In Lebaran family gatherings, Indonesians have a cruel opening line that every 20’s hates but keeps coming: Kapan nikah? When will you get married?

This is true. Sometimes they don’t even ask the “how are you?” question and just go straight to “kapan nikah?“. For example, an aunt comes and she says hi and you do ‘salim‘ her and then she will say, “Oh, sudah besar, ya. Sudah selesai kuliah, ya? Kapan nikahnya? Oh, look at you, you’re all grown up. You’ve graduated college, right? When will you get married?”.

A question that can only be beaten by “Hehe, iya, Tante. Hehe, yes, Aunty,” and a grin.

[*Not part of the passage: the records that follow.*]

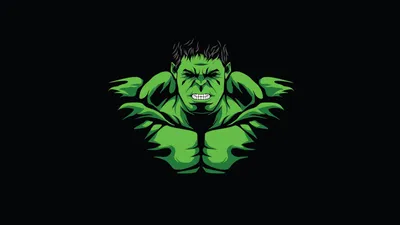 23+ Hulk Game обои на телефон от starasov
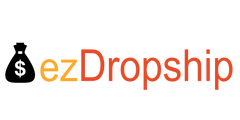 ezDropship logo
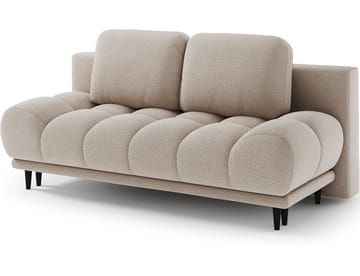 Guavio 2-sits Bubblig Bäddsoffa med förvaring - Royal 18 - Möbler - Soffa - Bäddsoffa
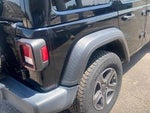 2021 Wrangler Unlimited Thumbnail 6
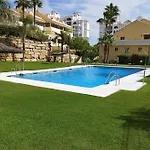 Puertosol 2 Daire Estepona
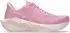 Asics Novablast 6 Women hazy lilac/rose dust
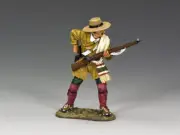 KING & COUNTRY REMEMBER THE ALAMO RTA068 ANTONIO FUENTES MIB
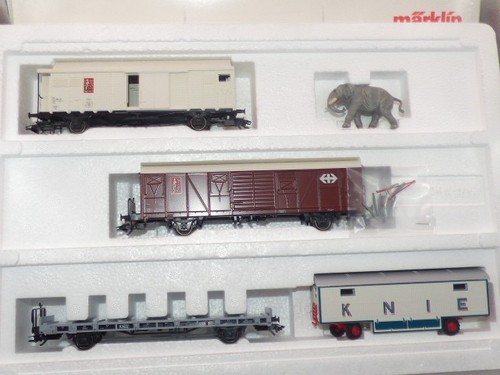 Märklin spur 4898 - spur, h0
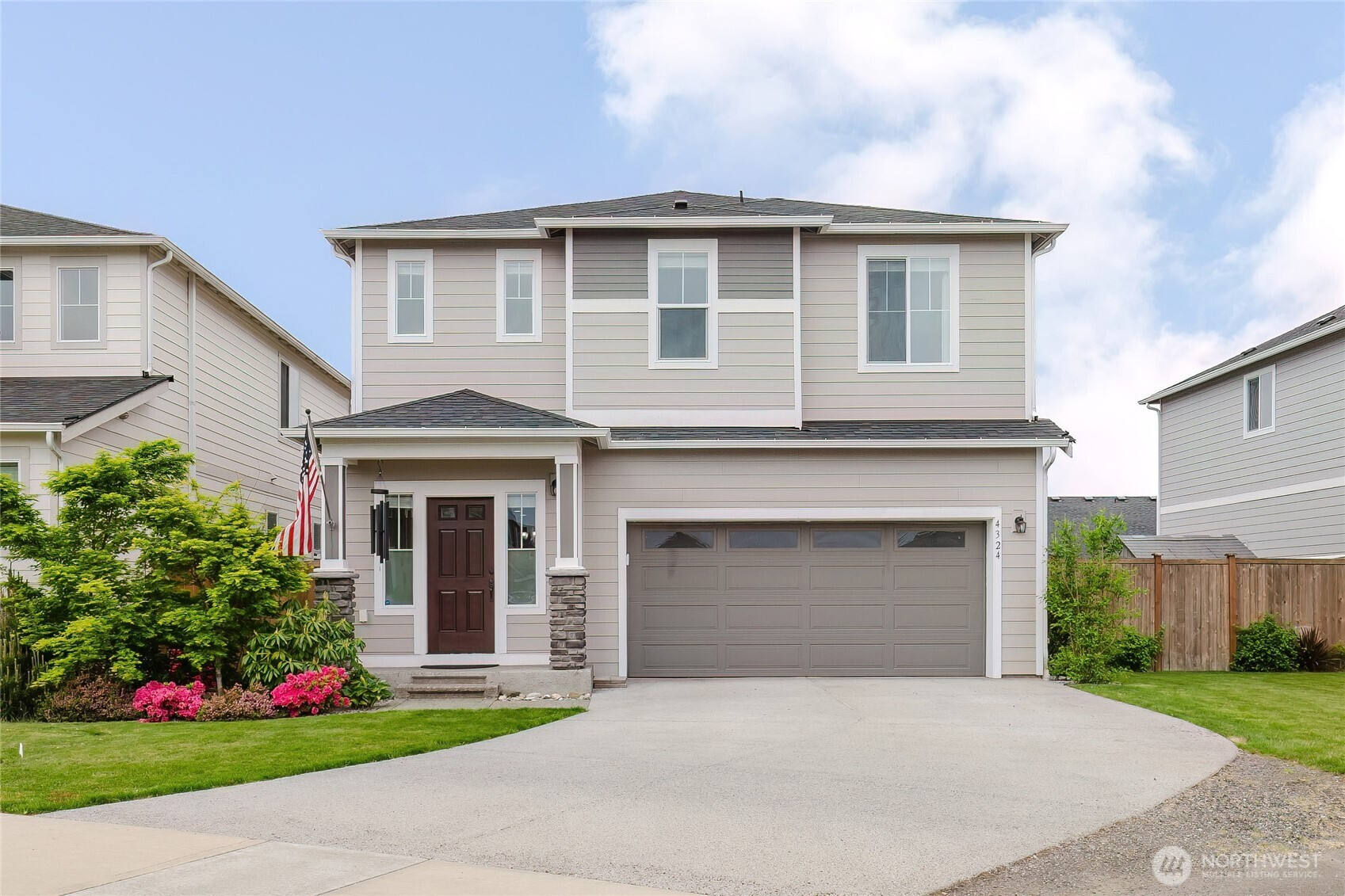 4324 Andasio Loop SE, Port Orchard, WA 98366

I honestly don’t hate this question. In my opinion, they actually only want to start a conversation. The question is just a result of their social awkwardness. Give them a credit to start a conversation, guys. I myself try sometimes to start a conversation with my aunts, uncles, grandmas, and grandpas, and most of the time I struggle. I don’t know what usually happens in their ages, and it feels just so awkward to actually ask about their lives.

For example, I have a cool uncle, and I ask about his job, and since he’s a director in a ministry (just found it out few years ago when I asked him this!) he’s hesitant to directly tells me about his job. Perhaps he’s shy, perhaps he doesn’t want me to think he’s so proud that he will blabber about it. I am used to straight-forwarded people, asking about jobs (skin-deep question) is a normal thing to do. I feel awkward. I just want to start a question and know more about him, but well, it is not as easy as mingling in a friend’s birthday party. No, not at all.

So, chillax. That kind of questions will keep coming in Lebaran. If you find yourself get too furious about it, watch this Alain de Botton’s video about how to remain calm.

Well, most of all, to me what actually identifies Lebaran in Indonesia is the takbiran. The repetitive takbir in mosques, until the prayer starts in the next morning, is a celebration ritual that perhaps I will miss most if I ever celebrate Eid al-Fitr abroad.